Warta.in, Jember – Satuan Tugas (Satgas) Pangan Polres Jember memastikan ketersediaan bahan pokok penting (bapokting) di wilayah Kabupaten Jember dalam kondisi aman dan terkendali. Pengawasan terhadap harga dan distribusi juga terus diperkuat guna menjaga stabilitas di tengah dinamika kebutuhan masyarakat.
Saat ditemui diruangannya pada kamis 16 April 2026, Kanit Tipidter Polres Jember, Ipda Harry Sasono, S.Tr.K., M.Si., menyampaikan bahwa hingga saat ini stok berbagai komoditas utama seperti beras, gula, minyak goreng, tepung, daging, telur, hingga cabai masih mencukupi dan tidak mengalami kelangkaan.
“Pada prinsipnya, Satgas Pangan Polres Jember melalui Unit Tipidter terus melakukan pengawasan dan pengendalian harga bapokting. Untuk ketersediaan, sejauh ini masih aman dan stabil,” ujarnya.
Meski demikian, pihaknya mengakui masih terdapat beberapa komoditas yang harganya berada sedikit di atas Harga Eceran Tertinggi (HET). Di antaranya beras premium yang berada di kisaran Rp15.100 per kilogram, sementara HET ditetapkan sebesar Rp14.900.
Selain itu, harga minyak goreng subsidi jenis Minyak Kita tercatat berada di kisaran Rp18 ribuan per liter, serta cabai rawit merah di angka Rp58 ribuan per kilogram. Data tersebut diperoleh dari pemantauan rutin yang dilakukan setiap hari di sejumlah pasar.
Satgas Pangan juga terus mencermati potensi kenaikan harga pada sejumlah komoditas, terutama beras dan minyak goreng, seiring meningkatnya kebutuhan masyarakat.
“Permintaan yang tinggi serta faktor biaya produksi menjadi salah satu penyebab pergerakan harga di pasaran. Karena itu, kami terus melakukan pemantauan secara intensif,” jelasnya.
Di sisi lain, distribusi elpiji bersubsidi turut menjadi perhatian. Satgas Pangan berupaya memastikan penyaluran berjalan tepat sasaran dan tidak terjadi penyalahgunaan.
Dalam pengawasan di lapangan, Satgas Pangan tetap melakukan langkah preventif dan penindakan terhadap potensi pelanggaran, seperti penimbunan maupun permainan harga oleh oknum tertentu.

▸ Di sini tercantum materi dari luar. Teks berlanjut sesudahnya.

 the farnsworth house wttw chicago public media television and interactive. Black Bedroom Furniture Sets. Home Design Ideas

“Apabila ditemukan pelanggaran yang menyebabkan kelangkaan atau merugikan masyarakat, tentu akan kami tindak sesuai ketentuan hukum yang berlaku,” tegas Ipda Harry.
Upaya menjaga stabilitas harga juga dilakukan melalui koordinasi intensif dengan berbagai instansi terkait, seperti Dinas Perindustrian dan Perdagangan (Disperindag), Bulog, dan Dinas Pangan.

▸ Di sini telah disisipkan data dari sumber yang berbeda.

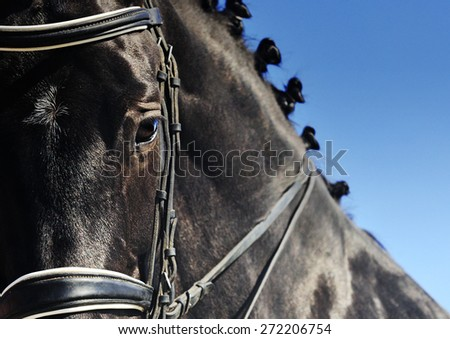 Close-up portrait of black dressage horse with braided mane - stock photo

Salah satu langkah konkret yang dilakukan adalah pelaksanaan pasar murah di berbagai kecamatan, guna membantu masyarakat memperoleh kebutuhan pokok dengan harga yang lebih terjangkau.
“Kegiatan pasar murah ini menjadi salah satu upaya bersama untuk menekan lonjakan harga di daerah,” terangnya.
Satgas Pangan juga menyoroti pentingnya peran masyarakat dalam menjaga stabilitas pasar. Edukasi terus dilakukan agar masyarakat tidak mudah terpengaruh informasi yang belum tentu benar.
“Kami mengimbau masyarakat untuk tidak mudah percaya pada informasi yang belum terverifikasi dan tidak melakukan panic buying. Pastikan setiap informasi dicek kebenarannya,” ujarnya.
Selain itu, masyarakat juga diingatkan untuk tidak melakukan penimbunan maupun penyalahgunaan barang bersubsidi, karena dapat berdampak pada ketersediaan barang dan berpotensi melanggar hukum.
Dengan pengawasan yang terus diperkuat serta sinergi lintas sektor, Satgas Pangan Polres Jember optimistis stabilitas harga dan ketersediaan bapokting di wilayah Jember dapat terus terjaga.
Langkah ini diharapkan mampu memberikan rasa aman bagi masyarakat dalam memenuhi kebutuhan sehari-hari, sekaligus menjaga keseimbangan pasar secara berkelanjutan.